The video series was taped at the November 2008 SPARC repositories meeting, and underscores the central role of repositories across library services. Particular emphasis is placed on the added value they contribute to the institution and on the importance of funding repository development even in lean economic times. The clips feature three full-length plenary addresses plus seven short interviews with leading-edge repository implementers, including:

  • Ernie Ingles, Vice Provost and Chief Librarian at University of Alberta
  • Michelle Kimpton, Executive Director of the DSpace Foundation
  • Bonnie Klein, Information Collection/Copyright Specialist at the US Defense Technical Information Center
  • Catherine Mitchell, Director of the eScholarship Publishing Group at California Digital Library (CDL)
  • Sarah Shreeves, IDEALS Coordinator at University of Illinois at Urbana-Champaign
  • David Shulenburger, Vice President for Academic Affairs of the National Association of State Universities and Land-Grant Colleges (NASULGC)
  • John Wilbanks, Vice President for Science at Creative Commons
  • Bob Witeck, CEO of Witeck-Combs Communications Inc.

Welsh Repository Network Launched

The Welsh Repository Network has been launched.

Here's an excerpt from the press release:

The Welsh Repository Network (WRN), a network of twelve institutional repositories within each of the higher education institutions (HEI) within Wales, was launched at the National Library of Wales on Thursday 19th February, 2009. The launch celebrated the success of the WRN Project; a project funded by the JISC in association with the Wales Higher Education Library Forum (WHELF), to provide each HEI in Wales with the resources and support needed to establish and operate effective, individual institutional repositories. Each HEI was provided with funding to purchase repository hardware or to purchase a hosted repository system, along with support and assistance via the Welsh arm of the Repositories Support Project (RSP) based at Aberystwyth University.

The WRN launch celebrated the fact that the principality of Wales now has 100% coverage with respect to universities and repositories. This will allow the universities in Wales to not only preserve and protect their research, but also make available cutting edge research to the world, enabling more open dissemination of the ground breaking and world leading research undertaken across Wales through the Open Access movement.

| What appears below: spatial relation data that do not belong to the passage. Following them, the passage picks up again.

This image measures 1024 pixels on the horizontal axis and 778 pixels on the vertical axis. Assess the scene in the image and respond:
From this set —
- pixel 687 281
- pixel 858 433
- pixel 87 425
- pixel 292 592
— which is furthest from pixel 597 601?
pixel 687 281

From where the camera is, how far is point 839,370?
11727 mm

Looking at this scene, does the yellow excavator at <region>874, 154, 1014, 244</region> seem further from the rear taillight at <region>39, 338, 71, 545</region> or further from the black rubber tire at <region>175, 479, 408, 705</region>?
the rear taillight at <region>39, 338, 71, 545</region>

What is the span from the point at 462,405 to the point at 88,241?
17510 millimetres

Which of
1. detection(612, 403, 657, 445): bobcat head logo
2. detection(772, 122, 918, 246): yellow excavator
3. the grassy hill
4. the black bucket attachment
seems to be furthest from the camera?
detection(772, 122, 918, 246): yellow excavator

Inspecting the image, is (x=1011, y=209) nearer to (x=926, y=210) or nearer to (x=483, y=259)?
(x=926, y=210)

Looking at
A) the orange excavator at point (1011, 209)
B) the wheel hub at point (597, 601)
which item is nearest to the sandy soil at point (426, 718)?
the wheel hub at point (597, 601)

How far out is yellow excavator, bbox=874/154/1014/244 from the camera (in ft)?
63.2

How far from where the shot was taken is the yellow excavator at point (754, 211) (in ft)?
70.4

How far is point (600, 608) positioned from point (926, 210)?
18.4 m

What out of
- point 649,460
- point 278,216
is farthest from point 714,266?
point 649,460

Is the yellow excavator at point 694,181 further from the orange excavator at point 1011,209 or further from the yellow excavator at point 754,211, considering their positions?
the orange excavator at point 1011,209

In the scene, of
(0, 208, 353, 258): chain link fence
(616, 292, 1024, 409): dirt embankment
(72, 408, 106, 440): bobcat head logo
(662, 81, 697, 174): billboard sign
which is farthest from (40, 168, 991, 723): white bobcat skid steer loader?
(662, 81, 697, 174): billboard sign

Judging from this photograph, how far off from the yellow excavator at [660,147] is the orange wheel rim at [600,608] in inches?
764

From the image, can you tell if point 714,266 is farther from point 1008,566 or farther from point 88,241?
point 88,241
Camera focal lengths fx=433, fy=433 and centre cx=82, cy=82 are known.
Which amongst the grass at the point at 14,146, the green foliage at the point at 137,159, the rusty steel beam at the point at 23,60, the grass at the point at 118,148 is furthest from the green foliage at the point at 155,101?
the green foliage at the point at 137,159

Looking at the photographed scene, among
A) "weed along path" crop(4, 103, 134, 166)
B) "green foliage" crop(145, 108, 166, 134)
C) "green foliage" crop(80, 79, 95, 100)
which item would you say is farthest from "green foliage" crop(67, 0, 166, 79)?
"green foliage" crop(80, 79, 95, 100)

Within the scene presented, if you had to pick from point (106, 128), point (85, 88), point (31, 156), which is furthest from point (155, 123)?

A further deliverable of the project is the production of a suite of twelve case studies, documenting the hardware purchases of each institution (available from http://hdl.handle.net/2160/1881). As the HEIs in Wales are diverse in size and type, ranging from large research-led institutions to smaller liberal arts or specialist institutions, a variety of hardware and software solutions were required to fit with their existing infrastructures. It was hoped that creating these case studies would assist other universities to allow them to compare their profile with a case study of an institution with a similar background and infrastructure plan, and to gauge their hardware needs for repository support accordingly.

Leslie Carr on Repositories and Cloud Computing

In "The Cloud, the Researcher and the Repository," Leslie Carr discusses repositories and cloud computing, especially the problem of large file deposit.

Here's an excerpt from:

The solution that Tim [Brody] has come up with is to allow the researcher's desktop environment to directly use EPrints as a file system—you can 'mount' the repository as a network drive on your Windows/Mac/Linux desktop using services like WebDAV or FTP. As far as the user is concerned, they can just drag and drop a whole bunch of files from their documents folders, home directories or DVD-ROMs onto the repository disk, and EPrints will automatically deposit them into a new entry or entries. Of course, you can also do the reverse—copy documents from the repository back onto your desktop, open them directly in applications, or attach them to an email.